Task instructions: Reproduce word for word the passage of the magnetic Rubik's cube text that runs from "If by then only" to "ways (aligned sides)".

╭─ Supplied text

# Magnetic Rubik's cube

Forming a 2x2x1 puzzle block, four 1x1x1 Rubik's cubes were modified to attach with one another in many ways by means of magnets and steel discs.

Assemble them first so that all sides are showing the same individual cube face colors. Shuffle by twisting (90 or 180 degrees-CW/CCW) any two side by side cubes on the axis where both their centers connect. Just enough to make it challenging. Solve or play it. Same rule of rotation as shuffling shall be applied on 4-axes as shown. The solved state may not be like the initial same side color configuration. You can reshuffle to play again with fewer moves.

If by then only one of the cube is disoriented, how many turns more shall it take to complete the puzzle?

• I don't quite understand how the moves work; is it the same way as a 'regular' 2x2x1 cube? What does the diagram in the lower-right of the picture mean? What is the solved state if it's not "like" the initial state? Oct 30, 2016 at 23:19
• Not like 2x2x1, this is made of 4 dettachable 1x1x1 but would always stick together to form the 2x2x1. To turn, dettach 2 side by side cube together ,rotate it , stick it back on.
– TSLF
Oct 31, 2016 at 4:30
• The diagram is the 2 magnets and 4 steel discs on 6 faces of all cubes beneath the stickers. Note that a cube with this mechanism would stick to another cube's face in 24 ways (aligned sides)
– TSLF
Oct 31, 2016 at 4:35
• Can we rotate it in any way we want, or are we limited to the generic 180 degree rotation? Like, can we roll the 2x1x1 90 degrees? Oct 31, 2016 at 4:38
• Can I clarify the question? You want to get to a state, via a sequence of legal moves, where only one cube is disoriented with respect to the others and then solve that in the minimum number of moves, is that correct? Are we looking for a minimum solve? Oct 31, 2016 at 9:54

I think from the state of one disoriented puzzle block, the minimum number of moves required to solve is

$4$

To see this

We will start with a solved puzzle block and perform a sequence of $4$ moves so that the result will be that just one of the cubes is disoriented. The solution is achieved by simply reversing this procedure.

╰─
╭─ Record extracts

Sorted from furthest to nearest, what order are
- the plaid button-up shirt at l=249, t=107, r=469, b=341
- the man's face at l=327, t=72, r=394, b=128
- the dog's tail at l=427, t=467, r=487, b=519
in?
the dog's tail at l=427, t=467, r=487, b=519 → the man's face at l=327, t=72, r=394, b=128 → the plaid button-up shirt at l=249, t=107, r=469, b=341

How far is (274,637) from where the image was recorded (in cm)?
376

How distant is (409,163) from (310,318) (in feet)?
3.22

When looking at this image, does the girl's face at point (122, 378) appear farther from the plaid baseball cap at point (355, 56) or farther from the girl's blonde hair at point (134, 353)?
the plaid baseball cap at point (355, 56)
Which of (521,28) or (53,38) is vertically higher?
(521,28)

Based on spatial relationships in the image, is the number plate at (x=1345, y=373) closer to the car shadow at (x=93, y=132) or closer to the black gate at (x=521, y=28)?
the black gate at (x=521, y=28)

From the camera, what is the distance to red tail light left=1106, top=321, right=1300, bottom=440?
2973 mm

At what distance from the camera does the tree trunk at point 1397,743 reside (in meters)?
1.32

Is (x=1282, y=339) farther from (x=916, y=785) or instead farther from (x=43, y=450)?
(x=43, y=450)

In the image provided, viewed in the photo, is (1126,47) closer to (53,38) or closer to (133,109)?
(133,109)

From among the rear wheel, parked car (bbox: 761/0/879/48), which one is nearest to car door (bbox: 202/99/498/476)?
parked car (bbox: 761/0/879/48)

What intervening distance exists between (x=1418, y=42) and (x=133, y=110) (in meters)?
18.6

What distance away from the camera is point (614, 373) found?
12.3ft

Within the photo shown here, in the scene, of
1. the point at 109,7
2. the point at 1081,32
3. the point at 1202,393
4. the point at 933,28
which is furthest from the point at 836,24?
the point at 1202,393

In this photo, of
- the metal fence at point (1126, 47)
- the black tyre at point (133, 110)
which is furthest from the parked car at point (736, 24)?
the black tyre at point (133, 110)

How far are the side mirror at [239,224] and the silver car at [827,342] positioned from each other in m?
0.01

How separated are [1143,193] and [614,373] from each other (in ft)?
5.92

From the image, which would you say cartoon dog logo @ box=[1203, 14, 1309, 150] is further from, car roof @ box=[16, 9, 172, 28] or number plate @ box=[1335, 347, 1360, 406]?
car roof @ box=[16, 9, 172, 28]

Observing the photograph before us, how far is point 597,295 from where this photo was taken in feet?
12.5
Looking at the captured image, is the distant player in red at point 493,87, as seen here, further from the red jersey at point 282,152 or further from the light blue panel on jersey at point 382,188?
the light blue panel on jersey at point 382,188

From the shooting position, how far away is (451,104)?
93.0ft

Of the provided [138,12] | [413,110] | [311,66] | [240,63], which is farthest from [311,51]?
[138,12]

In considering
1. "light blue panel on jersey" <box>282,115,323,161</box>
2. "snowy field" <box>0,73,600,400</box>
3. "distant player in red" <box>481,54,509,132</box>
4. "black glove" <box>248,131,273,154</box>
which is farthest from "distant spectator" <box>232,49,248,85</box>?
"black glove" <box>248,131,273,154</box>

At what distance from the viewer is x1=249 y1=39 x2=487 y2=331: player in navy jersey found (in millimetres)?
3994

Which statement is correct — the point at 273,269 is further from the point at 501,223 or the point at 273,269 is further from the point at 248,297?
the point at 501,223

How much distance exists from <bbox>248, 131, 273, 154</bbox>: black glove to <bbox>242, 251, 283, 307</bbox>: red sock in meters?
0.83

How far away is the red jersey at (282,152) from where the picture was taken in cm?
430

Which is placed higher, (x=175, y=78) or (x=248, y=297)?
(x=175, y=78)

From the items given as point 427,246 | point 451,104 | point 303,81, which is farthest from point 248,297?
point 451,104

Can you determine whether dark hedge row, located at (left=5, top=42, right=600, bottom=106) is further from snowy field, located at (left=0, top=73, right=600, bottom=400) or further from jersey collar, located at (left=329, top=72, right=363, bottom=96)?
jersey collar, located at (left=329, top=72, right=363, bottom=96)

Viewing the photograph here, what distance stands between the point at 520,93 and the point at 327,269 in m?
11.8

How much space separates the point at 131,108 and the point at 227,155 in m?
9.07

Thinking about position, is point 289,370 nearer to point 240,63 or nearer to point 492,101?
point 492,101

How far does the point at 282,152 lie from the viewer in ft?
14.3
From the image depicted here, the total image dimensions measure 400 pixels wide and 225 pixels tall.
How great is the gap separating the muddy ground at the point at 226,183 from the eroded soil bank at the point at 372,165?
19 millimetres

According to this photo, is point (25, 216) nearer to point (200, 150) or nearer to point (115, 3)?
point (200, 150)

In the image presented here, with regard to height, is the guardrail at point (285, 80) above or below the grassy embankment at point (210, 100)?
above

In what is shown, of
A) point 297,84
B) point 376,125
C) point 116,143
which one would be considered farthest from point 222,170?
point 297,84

╰─

Solved exercise:
If by then only one of the cube is disoriented, how many turns more shall it take to complete the puzzle?

• I don't quite understand how the moves work; is it the same way as a 'regular' 2x2x1 cube? What does the diagram in the lower-right of the picture mean? What is the solved state if it's not "like" the initial state? Oct 30, 2016 at 23:19
• Not like 2x2x1, this is made of 4 dettachable 1x1x1 but would always stick together to form the 2x2x1. To turn, dettach 2 side by side cube together ,rotate it , stick it back on.
– TSLF
Oct 31, 2016 at 4:30
• The diagram is the 2 magnets and 4 steel discs on 6 faces of all cubes beneath the stickers. Note that a cube with this mechanism would stick to another cube's face in 24 ways (aligned sides)